**抜粋箇所**

┌──

一方、ろ過液の出口の位置が被ろ過液の液面よりも低く
できない場合には、吸引ポンプを用いた吸引ろ過方式が
使用されてきた。
【0003】しかしながら、低圧でろ過しても吸引ポン
プは自給式でなければならない場合が通常であるが、圧
力に見合うほど電力消費量は小さくならず、また、被ろ
過液の液面が膜モジュールよりも低くなって、いわゆる
空引きが生じないように液面センサーを付けてポンプを
停止させる等の制御機構も必要である。更に、ポンプの
最大吸引圧力までろ過圧が上昇するとろ過性能を回復さ
せることが極めて困難になることは当業者が多々経験す
ることであり、圧力センサーを付けて、ろ過性能が回復
できる上限圧力を超えないように制御する必要もある。

└──

**目的 A**
レコードのうち、「In the photo」を含む行から始めて最後の行までを、両端の行も含めてそのとおりに書き写してください。
抜粋とレコードは別々の出典によるものである。

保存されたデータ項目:
┌──

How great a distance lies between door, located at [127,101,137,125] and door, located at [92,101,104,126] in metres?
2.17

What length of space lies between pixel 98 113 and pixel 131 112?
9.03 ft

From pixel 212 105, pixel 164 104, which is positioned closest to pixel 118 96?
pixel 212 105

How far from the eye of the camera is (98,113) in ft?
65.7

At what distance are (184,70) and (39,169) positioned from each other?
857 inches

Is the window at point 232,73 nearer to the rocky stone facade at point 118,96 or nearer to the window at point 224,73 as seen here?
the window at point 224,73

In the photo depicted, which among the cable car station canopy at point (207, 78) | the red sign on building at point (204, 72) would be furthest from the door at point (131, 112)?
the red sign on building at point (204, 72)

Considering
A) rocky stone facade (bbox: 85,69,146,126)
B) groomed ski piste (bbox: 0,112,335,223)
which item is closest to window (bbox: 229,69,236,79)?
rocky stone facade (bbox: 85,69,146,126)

└──

**目的 B**
抜粋によると、吸引ポンプを用いた吸引ろ過方式はどのような場合に使用されてきたか。

**完成した回答 A**
In the photo depicted, which among the cable car station canopy at point (207, 78) | the red sign on building at point (204, 72) would be furthest from the door at point (131, 112)?
the red sign on building at point (204, 72)

Considering
A) rocky stone facade (bbox: 85,69,146,126)
B) groomed ski piste (bbox: 0,112,335,223)
which item is closest to window (bbox: 229,69,236,79)?
rocky stone facade (bbox: 85,69,146,126)

**完成した回答 B**
ろ過液の出口の位置を被ろ過液の液面よりも低くできない場合。